El Paradigma Conciencial aborda a la conciencia a partir de estas premisas básicas:

  1. Holosomática: Admite la existencia del holosoma (holo + soma), o sea, el conjunto de cuerpos o vehículos de manifestación de la conciencia formados por el soma o cuerpo físico; energosoma o cuerpo de las energías, también conocido como holochacra; psicosoma o cuerpo de las emociones y mentalsoma o cuerpo del discernimiento.
  2. Bioenergética: Asume la existencia y la aplicación lúcida de las bioenergías a través del energosoma (energo + soma: cuerpo energético formado por el conjunto de chacras), tomando en cuenta las influencias de las energías inmanentes y concienciales mucho más allá de las percepciones cerebrales registradas a partir de los sentidos físicos.
  3. Multidimensionalidad: La conciencia se manifiesta en múltiples dimensiones y cada vehículo se manifiesta en una dimensión. Por lo tanto, a través del dominio voluntario de las proyecciones conscientes -experiencias fuera del cuerpo- el proyector tiene la oportunidad de comprobar esa realidad, pues está en contacto directo con innumerables dimensiones y realidades no físicas.
  4. Serialidad: Sustenta el principio de que la conciencia es multiexistencial y multimilenaria, o sea, la personalidad se somete a la serialidad de existencias o múltiples vidas humanas en serie, intercalando con períodos llamados intermisivos, o sea, entre las vidas humanas.
  5. Cosmoética: El paradigma conciencial tiene por filosofía moral la cosmoética o moral cósmica – un principio más amplio que la moral humana – que tiene en cuenta las múltiples vidas, o sea, nuestras múltiples relaciones interpersonales no siempre positivas; los diferentes vehículos de manifestación, teniendo en cuenta la calidad de nuestros pensamientos, sentimientos y energías y sus repercusiones.
  6. Universalismo: Es el conjunto de ideas derivadas de la universalidad de las leyes básicas de la Naturaleza y del Universo, que a través de todos los campos de investigación involucra el microuniverso de las conciencias, expandiéndose a partir de ella hacia el Universo, donde están todos inmersos. Ante esta premisa pierde el sentido de apego a los regionalismos, nacionalismos exacerbados, preconceptos de todos los tipos, fronteras entre países.
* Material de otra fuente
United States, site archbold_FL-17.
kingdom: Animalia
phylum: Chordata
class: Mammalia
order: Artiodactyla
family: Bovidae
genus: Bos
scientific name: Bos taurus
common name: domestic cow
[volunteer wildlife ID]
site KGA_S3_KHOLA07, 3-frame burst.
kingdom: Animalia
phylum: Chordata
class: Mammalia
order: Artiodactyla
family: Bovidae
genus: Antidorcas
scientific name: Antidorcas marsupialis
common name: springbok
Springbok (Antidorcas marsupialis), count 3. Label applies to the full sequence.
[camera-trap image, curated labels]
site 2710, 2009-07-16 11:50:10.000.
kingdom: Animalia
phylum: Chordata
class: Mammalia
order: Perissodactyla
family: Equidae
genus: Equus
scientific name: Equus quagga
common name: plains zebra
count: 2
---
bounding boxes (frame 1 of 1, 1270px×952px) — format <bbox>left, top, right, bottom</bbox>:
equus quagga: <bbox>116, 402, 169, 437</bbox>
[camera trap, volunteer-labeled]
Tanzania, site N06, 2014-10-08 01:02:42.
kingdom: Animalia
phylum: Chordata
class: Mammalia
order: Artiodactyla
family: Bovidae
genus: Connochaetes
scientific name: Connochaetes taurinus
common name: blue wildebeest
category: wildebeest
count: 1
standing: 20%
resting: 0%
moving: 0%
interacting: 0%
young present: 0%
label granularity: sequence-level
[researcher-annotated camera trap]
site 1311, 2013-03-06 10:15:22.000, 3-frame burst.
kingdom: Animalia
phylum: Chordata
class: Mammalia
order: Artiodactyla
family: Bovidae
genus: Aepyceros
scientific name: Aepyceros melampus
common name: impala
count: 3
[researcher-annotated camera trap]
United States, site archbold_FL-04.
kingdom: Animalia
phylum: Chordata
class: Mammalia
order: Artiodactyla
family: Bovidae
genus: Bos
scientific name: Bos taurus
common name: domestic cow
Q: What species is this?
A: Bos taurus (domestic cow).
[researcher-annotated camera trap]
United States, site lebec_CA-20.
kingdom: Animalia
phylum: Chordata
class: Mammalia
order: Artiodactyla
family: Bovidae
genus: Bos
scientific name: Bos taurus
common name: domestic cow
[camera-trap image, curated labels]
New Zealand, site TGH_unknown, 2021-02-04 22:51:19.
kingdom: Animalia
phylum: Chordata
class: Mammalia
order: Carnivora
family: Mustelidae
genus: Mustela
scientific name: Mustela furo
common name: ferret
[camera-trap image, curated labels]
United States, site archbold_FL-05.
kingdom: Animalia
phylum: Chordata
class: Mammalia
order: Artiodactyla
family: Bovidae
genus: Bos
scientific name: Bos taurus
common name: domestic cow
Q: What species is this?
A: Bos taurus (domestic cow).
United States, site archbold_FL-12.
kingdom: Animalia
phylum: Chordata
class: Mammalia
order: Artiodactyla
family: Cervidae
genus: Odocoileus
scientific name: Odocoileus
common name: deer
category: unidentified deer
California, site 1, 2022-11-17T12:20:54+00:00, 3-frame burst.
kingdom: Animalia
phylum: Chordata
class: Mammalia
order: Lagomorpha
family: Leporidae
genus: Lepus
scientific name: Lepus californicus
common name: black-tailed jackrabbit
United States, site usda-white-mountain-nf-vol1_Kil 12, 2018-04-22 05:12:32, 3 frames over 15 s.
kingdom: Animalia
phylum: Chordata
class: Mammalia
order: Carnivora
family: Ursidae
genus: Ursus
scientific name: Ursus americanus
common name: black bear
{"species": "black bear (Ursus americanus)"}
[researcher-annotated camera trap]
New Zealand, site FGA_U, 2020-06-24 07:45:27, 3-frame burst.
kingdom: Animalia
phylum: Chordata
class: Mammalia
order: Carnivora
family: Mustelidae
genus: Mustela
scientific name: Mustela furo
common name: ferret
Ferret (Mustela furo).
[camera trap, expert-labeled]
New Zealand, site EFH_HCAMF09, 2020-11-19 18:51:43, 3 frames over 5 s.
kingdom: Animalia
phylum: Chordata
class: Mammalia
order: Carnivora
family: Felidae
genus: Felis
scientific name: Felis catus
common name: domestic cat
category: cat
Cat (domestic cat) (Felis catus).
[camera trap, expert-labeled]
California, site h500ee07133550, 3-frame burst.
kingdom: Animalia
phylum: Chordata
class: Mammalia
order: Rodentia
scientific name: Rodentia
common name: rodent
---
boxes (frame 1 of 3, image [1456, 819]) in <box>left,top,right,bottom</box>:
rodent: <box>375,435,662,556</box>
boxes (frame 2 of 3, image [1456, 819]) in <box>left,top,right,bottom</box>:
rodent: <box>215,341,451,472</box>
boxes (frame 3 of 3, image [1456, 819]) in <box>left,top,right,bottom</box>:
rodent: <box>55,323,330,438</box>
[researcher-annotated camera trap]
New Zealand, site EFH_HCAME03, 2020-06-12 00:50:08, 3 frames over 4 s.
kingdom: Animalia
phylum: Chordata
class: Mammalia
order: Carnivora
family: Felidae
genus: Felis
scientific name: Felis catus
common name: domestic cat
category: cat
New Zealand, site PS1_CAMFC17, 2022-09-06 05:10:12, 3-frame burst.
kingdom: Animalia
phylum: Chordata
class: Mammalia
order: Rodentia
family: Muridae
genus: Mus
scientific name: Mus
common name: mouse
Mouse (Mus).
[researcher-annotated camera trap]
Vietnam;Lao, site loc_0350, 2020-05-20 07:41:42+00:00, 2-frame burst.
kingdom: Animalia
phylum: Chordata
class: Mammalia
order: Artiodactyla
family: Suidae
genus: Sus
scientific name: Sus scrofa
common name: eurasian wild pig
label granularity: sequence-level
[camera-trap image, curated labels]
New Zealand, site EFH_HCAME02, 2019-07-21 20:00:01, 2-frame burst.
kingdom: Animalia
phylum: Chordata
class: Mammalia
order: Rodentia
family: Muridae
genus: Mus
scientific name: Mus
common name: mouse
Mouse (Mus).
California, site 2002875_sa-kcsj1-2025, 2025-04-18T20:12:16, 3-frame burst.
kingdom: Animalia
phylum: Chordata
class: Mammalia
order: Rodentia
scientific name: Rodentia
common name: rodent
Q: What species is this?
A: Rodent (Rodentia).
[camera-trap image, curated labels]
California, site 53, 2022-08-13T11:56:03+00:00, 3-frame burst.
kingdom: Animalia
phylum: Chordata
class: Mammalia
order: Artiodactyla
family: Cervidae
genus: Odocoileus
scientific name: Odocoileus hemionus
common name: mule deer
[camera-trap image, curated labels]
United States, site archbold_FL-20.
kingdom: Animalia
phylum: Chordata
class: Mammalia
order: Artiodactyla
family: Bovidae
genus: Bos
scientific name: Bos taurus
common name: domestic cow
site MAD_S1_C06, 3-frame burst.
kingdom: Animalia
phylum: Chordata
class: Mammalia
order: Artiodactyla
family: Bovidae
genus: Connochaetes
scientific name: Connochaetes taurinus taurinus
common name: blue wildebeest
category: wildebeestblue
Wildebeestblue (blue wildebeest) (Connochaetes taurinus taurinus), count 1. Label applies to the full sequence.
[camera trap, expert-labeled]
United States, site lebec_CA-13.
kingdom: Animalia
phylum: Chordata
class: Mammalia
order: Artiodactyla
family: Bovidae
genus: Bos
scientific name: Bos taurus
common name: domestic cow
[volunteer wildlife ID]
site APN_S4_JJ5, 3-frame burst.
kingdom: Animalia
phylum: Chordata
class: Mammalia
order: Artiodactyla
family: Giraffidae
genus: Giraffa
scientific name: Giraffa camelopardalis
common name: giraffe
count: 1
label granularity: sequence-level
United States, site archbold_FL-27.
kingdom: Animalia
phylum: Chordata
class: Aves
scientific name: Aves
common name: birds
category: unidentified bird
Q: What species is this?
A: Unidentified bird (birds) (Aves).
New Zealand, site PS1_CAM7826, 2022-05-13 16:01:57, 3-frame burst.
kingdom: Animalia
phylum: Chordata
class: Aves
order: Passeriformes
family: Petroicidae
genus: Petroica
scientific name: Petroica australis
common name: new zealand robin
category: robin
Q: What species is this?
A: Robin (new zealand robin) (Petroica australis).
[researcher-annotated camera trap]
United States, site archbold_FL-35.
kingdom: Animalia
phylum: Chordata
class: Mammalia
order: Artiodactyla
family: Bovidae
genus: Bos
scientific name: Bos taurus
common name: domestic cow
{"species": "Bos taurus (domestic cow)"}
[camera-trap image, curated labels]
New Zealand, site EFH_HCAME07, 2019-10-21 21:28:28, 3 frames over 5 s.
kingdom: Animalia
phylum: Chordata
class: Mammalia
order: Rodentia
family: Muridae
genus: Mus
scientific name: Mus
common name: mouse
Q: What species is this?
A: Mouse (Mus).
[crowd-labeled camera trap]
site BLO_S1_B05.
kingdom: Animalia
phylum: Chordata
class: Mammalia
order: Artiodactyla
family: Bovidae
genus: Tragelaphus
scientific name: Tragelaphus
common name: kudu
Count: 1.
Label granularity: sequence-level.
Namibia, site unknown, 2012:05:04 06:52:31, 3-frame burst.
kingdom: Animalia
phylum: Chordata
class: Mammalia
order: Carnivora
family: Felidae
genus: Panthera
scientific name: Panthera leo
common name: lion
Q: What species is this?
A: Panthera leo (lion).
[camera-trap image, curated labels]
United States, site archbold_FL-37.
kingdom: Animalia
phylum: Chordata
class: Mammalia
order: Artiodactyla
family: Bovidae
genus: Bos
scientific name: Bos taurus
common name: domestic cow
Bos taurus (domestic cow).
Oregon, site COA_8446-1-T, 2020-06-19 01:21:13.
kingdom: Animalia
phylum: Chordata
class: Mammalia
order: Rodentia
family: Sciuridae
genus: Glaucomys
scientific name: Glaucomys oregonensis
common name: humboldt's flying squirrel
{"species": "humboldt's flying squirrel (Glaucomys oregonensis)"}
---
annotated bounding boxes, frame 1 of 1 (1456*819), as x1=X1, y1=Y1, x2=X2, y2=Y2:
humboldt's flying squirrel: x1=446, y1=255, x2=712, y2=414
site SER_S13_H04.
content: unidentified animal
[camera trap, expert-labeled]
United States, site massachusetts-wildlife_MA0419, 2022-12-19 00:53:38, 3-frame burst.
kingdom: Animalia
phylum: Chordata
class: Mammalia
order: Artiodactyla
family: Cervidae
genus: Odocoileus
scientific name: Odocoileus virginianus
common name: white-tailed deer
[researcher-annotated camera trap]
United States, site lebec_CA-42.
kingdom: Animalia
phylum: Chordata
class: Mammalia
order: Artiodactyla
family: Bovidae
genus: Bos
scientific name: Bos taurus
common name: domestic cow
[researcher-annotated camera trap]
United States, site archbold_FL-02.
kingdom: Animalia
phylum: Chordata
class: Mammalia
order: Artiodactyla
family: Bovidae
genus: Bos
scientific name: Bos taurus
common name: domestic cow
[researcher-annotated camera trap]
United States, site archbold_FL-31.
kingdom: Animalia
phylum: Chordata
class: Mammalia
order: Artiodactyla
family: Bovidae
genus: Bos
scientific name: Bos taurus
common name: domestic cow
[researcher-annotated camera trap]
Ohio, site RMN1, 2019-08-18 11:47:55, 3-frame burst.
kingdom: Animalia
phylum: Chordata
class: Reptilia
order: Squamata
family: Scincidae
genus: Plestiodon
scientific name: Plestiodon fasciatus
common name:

  1. Autoexperimentación: Es la base de la investigación de la conciencia a partir de la autoexperimentación. La Proyecciología es considerada la parte práctica, experimental de la Concienciología, pues el fenómeno de la proyección consciente es la herramienta más importante para el estudio de la conciencia. La proyección conduce a la conciencia al autoconocimiento integral. De aquí surge la necesidad del concienciólogo de desarrollar su capacidad de proyectarse fuera del cuerpo humano con lucidez. El conocimiento teórico, muchas veces apoyado en pruebas convencionales, creencias o especulaciones no es suficiente para realizar la ciencia de la conciencia. En lugar de ello, el concienciólogo buscará la experimentación personal de la proyección consciente – un fenómeno natural que es autopersuasivo o se autocomprueba.

Todos los descubrimientos, hipótesis y teorías de la Concienciología forman un conjunto de Verdades Relativas de Punta, o sea, realidades más importantes, nuevas y prioritarias para ser profundizadas, discutidas y también refutadas.